(Tasks and exercises)
- 1) In the piece on trans allies and separatism, write out everything from "Look, I know" down to "the first place.".
- 2) Name each stage of the identity model that the piece on trans allies and separatism describes in its quoted passage.

(Selected extract)
++++
What these people don't say is that transition is among the most successful treatments in the mental health community. However, people who know this and can say this are often scared to do so, knowing that some member of the Trans Mafia may come along and ridicule the cis-ally for daring try and discuss trans issues. Silly them, right? Stepping in and defending trans people from oppression. That's a trans-only job.
The Ghost of Separatism
On top of trans people becoming a trendy new target for oppression, we have some cleanup issues in our own backyard. The ghost of separatism seems to come up in every article about the trans component in the LGBT alliance, be it in comments or in the post itself. The topic has been hammered on all sides and is pretty well dented and dinged; however, I'd like to point out that the call to separate comes from both sides of the coin. As distrust has grown, some trans people have become distrusting of cis people. I've seen it in action in my local area, and the results are not pretty.
Projector Tobi Hill-Meyer wrote about the phenomenon in an essay for Questioning Transphobia:
The academic model was very familiar to my own experience with race, but I have since realized it is also very much in line with my experience the trans community. Applying the model for people of color to trans experiences: The first stage is Conformity to cis behavior and attitudes because cis-ness is perceived as positive, followed by Dissonance between trying to be "normal" but receiving drastically different treatment than their cis peers. At some point it becomes too much - my instructors described this as the "bubble bursting" moment - when the individual becomes more completely aware of the magnitude of oppression they are facing. The next stages, Immersion and Emersion, are characterized by a distrust of cis people, surrounding oneself with trans community and support structures, and of course, a lot of justified anger. Gradually, during the Internalization stage, frustration with cis people shifts off of individuals and to cis-supremacy/transphobia in general. Finally, in the Awareness or Commitment phase, their personal sense of identity is translated into a plan of action or general commitment to the concerns of trans people as a group. Of course, these phases are not always linear or in this order, and people might go back and forth between them.
What makes this really significant in my mind - beyond the insight it gives to helping defuse such conflicts - is when you take this approach to individuals and apply it on the macro level. There are cultural moments that lead to large numbers of people experiencing the same phases. The second wave of feminism and the consciousness raising groups of the time are a good example of a collective "bubble bursting" moment, leading to a decade or so of an unusually high number of people in the immersion/emersion phases. I would argue that trans people are in the middle of a similar cultural moment.
Look, I know we trans people have to be very careful, lest we get thrown under the bus once again in the name of political gain. I also understand the distrust of cis people; sometimes, good friends ask the dumbest questions, or say the dumbest things, and in the back of your mind you want to say "Shut up; you're making it worse." That's why the Trans Mafia exists in the first place.
At the same time, though, if we keep shooting at every shadow behind a tree, who will be left to stand up to say "Wait a minute! this is ridiculous!"? The answer lies not with the LGBT movement, but with its opposition, who stands on a simple, easy-to-understand platform: "Trans people are messed up, and should be cured instead of treated."
We need to stop shooting down our allies. They need us. We need them. "I don't want to post about trans issues" is not a prevalent attitude we want, need, or can afford to have.
++++
(Raw records)
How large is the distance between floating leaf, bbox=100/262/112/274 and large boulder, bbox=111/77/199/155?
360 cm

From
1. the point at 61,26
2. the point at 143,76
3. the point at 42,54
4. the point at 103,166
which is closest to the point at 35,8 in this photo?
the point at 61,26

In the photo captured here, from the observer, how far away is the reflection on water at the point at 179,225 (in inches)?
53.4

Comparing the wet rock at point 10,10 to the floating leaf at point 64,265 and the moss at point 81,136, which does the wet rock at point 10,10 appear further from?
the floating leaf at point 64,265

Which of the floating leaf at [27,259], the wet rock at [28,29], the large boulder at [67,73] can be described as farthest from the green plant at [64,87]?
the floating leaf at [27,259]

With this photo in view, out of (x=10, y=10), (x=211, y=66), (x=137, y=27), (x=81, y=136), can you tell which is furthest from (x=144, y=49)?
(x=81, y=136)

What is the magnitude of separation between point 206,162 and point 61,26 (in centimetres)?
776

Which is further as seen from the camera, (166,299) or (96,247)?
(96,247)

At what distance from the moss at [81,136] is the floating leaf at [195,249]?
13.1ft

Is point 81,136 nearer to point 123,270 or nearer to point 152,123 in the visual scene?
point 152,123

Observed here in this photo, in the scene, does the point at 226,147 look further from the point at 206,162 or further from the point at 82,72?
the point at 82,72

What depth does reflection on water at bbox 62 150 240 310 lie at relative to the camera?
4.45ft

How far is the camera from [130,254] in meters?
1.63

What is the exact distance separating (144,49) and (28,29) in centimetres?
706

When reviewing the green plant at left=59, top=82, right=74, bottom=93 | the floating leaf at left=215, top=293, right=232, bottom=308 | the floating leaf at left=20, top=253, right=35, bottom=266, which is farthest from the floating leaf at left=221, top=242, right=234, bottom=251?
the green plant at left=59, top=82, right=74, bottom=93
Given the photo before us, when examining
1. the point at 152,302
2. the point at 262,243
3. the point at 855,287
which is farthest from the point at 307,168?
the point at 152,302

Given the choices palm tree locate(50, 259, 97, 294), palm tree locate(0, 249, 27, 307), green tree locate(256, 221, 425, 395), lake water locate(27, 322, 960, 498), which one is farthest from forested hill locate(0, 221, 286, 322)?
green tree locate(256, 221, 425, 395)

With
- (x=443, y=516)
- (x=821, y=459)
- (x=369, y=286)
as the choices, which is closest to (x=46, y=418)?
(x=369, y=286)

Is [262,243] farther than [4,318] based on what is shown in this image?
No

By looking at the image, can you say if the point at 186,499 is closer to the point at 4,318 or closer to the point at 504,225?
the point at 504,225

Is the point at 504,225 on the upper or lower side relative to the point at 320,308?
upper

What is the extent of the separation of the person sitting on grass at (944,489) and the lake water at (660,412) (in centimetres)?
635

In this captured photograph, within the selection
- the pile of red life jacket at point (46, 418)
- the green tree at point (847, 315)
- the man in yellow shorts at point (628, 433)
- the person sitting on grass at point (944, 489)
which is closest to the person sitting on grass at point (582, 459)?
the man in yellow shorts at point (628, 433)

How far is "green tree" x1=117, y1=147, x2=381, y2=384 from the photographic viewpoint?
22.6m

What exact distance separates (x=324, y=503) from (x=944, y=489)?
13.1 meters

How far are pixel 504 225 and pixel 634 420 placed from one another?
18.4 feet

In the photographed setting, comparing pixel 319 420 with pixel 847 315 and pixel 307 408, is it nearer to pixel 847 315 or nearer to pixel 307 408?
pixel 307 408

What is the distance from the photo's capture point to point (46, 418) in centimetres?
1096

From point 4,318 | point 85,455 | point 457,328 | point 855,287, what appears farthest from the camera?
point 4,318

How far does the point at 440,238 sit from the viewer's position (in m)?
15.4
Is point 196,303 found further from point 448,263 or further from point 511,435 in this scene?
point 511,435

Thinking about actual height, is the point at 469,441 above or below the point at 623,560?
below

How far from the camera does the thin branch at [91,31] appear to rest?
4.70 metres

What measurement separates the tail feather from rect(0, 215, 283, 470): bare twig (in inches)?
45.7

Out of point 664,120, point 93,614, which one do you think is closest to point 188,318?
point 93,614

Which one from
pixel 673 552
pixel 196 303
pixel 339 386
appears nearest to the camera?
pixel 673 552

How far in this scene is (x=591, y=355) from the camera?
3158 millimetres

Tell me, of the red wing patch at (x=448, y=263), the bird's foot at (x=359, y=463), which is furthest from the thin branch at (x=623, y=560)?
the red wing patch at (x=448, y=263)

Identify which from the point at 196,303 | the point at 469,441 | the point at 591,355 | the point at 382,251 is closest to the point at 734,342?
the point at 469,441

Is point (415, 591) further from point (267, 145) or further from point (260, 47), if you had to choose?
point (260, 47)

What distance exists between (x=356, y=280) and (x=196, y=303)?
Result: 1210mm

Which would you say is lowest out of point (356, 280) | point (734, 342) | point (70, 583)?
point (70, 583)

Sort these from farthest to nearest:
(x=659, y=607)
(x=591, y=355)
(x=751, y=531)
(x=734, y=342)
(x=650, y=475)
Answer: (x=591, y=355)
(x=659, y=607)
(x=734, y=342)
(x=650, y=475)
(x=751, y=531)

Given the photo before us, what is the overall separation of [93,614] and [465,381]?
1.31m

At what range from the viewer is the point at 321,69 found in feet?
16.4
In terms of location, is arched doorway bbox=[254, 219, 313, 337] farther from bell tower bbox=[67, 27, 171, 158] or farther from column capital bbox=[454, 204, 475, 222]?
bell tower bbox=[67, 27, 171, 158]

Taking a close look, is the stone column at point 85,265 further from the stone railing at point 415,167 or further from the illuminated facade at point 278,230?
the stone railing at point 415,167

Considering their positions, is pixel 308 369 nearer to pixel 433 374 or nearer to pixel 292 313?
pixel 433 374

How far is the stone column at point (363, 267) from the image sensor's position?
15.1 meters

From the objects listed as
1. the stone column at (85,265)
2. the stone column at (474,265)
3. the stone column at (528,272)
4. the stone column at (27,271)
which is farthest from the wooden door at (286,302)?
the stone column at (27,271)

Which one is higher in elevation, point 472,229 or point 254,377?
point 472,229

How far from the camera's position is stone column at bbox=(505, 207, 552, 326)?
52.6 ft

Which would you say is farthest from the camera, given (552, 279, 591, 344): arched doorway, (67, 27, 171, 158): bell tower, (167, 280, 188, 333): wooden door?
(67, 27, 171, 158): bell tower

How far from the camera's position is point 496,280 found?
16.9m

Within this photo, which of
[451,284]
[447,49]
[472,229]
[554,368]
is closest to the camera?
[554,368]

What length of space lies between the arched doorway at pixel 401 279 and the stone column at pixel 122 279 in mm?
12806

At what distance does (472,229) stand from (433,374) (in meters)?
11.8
++++
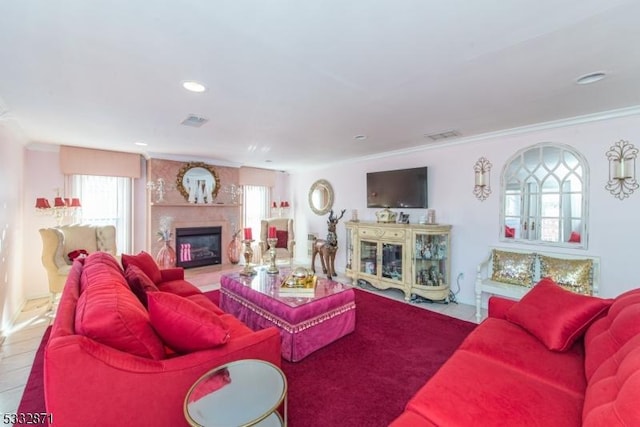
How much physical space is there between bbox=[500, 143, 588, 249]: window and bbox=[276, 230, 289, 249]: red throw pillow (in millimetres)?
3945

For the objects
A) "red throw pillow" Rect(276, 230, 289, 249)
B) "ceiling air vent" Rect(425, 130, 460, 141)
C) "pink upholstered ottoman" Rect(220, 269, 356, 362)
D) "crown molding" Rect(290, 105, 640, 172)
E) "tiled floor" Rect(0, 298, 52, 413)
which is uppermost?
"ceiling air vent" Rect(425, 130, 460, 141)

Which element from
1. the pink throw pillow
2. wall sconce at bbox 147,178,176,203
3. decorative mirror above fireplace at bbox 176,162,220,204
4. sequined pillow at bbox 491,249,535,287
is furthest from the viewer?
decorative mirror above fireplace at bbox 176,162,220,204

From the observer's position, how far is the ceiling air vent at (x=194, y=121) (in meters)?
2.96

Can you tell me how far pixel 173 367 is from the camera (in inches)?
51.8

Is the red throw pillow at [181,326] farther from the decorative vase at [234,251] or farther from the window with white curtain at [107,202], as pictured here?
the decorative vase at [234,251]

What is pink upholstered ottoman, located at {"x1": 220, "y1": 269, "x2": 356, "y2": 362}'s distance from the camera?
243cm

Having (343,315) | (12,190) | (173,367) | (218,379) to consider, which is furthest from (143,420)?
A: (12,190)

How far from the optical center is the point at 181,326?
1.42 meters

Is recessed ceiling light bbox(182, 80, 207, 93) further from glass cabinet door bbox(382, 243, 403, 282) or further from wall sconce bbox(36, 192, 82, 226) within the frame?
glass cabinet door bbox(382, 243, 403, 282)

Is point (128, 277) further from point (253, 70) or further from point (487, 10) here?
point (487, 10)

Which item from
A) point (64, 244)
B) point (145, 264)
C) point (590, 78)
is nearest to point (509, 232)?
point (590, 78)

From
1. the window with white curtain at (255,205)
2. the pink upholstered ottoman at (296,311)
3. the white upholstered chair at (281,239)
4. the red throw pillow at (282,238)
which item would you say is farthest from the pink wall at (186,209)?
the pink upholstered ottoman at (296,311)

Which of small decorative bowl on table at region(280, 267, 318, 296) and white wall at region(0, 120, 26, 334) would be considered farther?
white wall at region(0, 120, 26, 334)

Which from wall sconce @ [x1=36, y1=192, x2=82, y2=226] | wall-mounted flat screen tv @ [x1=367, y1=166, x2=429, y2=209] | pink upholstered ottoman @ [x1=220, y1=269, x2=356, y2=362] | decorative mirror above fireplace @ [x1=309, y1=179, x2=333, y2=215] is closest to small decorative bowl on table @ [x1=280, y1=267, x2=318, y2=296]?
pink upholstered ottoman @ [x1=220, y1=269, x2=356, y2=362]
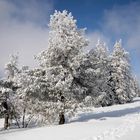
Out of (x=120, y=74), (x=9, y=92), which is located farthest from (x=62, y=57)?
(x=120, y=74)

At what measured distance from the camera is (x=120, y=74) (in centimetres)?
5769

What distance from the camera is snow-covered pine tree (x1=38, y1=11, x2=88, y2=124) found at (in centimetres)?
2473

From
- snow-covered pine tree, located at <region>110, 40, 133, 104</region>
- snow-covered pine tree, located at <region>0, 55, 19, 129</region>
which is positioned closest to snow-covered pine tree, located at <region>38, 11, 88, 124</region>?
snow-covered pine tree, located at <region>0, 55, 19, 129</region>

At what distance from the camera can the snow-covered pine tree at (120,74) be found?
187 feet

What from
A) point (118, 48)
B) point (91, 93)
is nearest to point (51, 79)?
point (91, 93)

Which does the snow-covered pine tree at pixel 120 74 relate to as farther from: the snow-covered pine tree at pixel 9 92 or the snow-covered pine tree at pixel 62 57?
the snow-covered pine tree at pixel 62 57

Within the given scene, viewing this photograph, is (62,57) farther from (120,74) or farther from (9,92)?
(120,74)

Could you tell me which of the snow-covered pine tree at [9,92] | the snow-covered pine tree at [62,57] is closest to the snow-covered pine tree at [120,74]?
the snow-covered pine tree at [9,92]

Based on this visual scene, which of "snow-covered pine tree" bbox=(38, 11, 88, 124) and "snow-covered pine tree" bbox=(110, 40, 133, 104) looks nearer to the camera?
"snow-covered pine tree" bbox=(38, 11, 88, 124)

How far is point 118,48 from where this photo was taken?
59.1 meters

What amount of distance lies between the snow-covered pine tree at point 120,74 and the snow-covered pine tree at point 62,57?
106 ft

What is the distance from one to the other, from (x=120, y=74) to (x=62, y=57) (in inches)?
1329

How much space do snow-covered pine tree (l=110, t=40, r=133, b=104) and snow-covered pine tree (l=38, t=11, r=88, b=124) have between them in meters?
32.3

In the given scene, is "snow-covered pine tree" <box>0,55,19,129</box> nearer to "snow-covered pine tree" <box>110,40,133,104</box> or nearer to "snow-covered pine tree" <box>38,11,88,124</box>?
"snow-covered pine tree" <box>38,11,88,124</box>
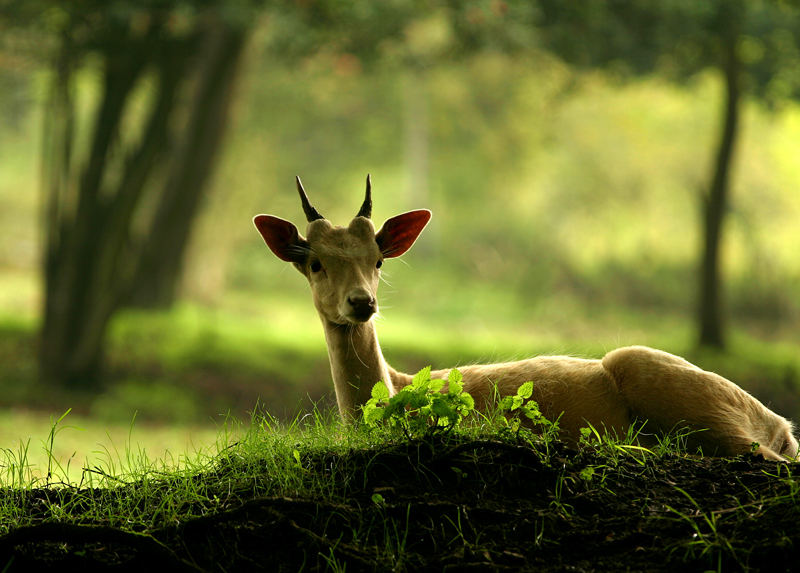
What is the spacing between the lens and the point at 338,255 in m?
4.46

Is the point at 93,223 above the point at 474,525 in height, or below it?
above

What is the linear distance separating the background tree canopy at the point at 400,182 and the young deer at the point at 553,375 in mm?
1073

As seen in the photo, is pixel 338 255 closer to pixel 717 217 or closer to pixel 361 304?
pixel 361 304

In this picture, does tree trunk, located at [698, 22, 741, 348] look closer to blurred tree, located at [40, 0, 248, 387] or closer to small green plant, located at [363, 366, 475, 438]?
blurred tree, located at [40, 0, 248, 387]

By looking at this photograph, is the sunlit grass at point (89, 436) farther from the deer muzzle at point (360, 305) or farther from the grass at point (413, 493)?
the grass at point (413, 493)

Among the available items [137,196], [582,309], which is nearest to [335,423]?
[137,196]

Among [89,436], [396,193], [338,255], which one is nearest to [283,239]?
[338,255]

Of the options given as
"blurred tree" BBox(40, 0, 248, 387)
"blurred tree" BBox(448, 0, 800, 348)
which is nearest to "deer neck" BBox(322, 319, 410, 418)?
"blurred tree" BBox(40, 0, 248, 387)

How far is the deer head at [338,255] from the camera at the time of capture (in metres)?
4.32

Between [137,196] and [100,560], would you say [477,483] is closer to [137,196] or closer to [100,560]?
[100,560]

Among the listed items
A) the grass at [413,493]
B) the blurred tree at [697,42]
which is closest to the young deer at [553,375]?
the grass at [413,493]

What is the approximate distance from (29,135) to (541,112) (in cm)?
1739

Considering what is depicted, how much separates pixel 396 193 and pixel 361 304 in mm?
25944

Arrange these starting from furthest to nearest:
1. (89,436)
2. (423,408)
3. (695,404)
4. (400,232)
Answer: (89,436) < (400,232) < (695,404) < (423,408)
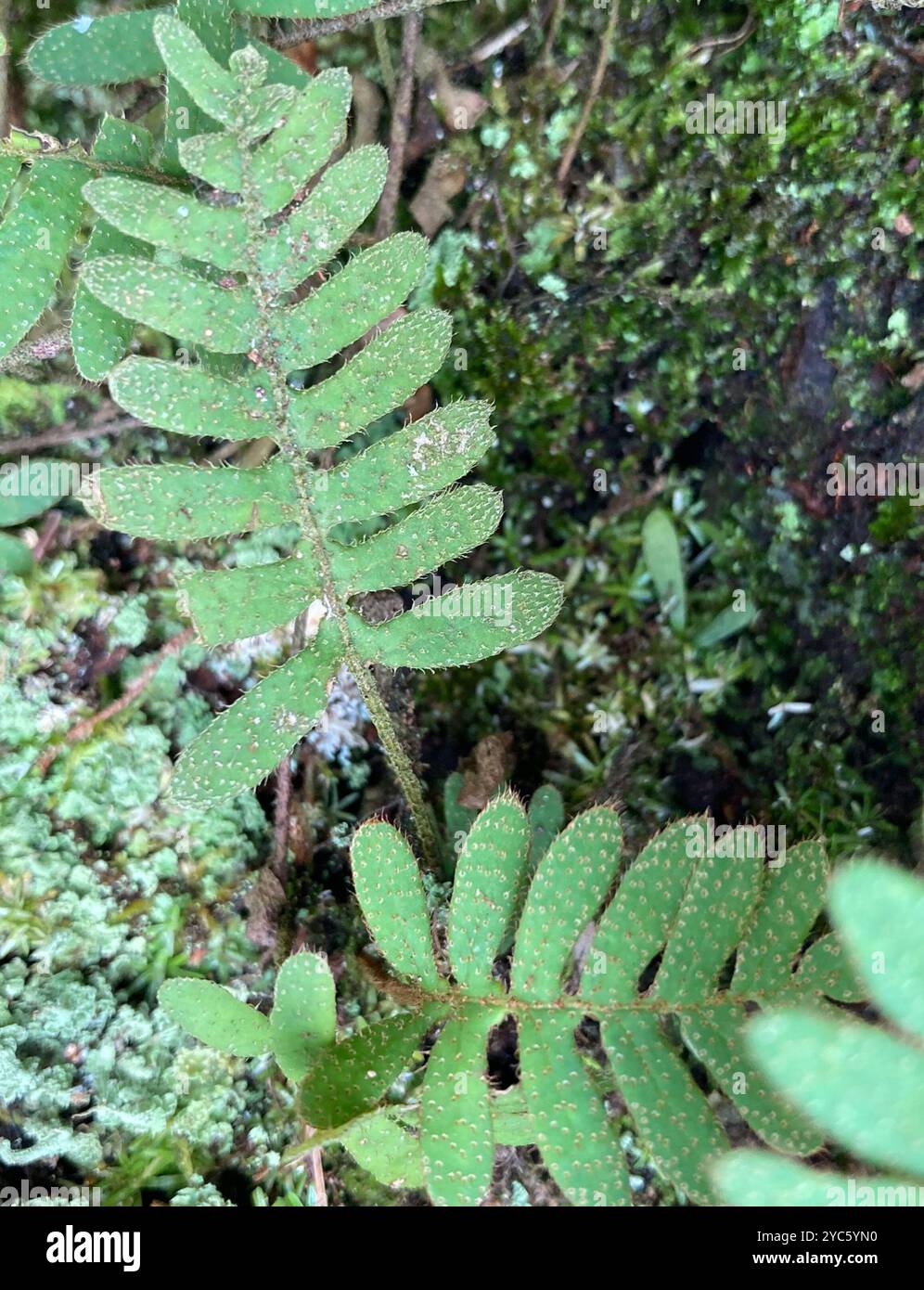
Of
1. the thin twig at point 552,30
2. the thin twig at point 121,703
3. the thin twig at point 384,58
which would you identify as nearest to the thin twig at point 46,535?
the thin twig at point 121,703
++++
(Answer list)
- 1)
Look, I know we trans people have to be very careful, lest we get thrown under the bus once again in the name of political gain. I also understand the distrust of cis people; sometimes, good friends ask the dumbest questions, or say the dumbest things, and in the back of your mind you want to say "Shut up; you're making it worse." That's why the Trans Mafia exists in the first place.

- 2)
Conformity
Dissonance
Immersion
Emersion
Internalization
Awareness or Commitment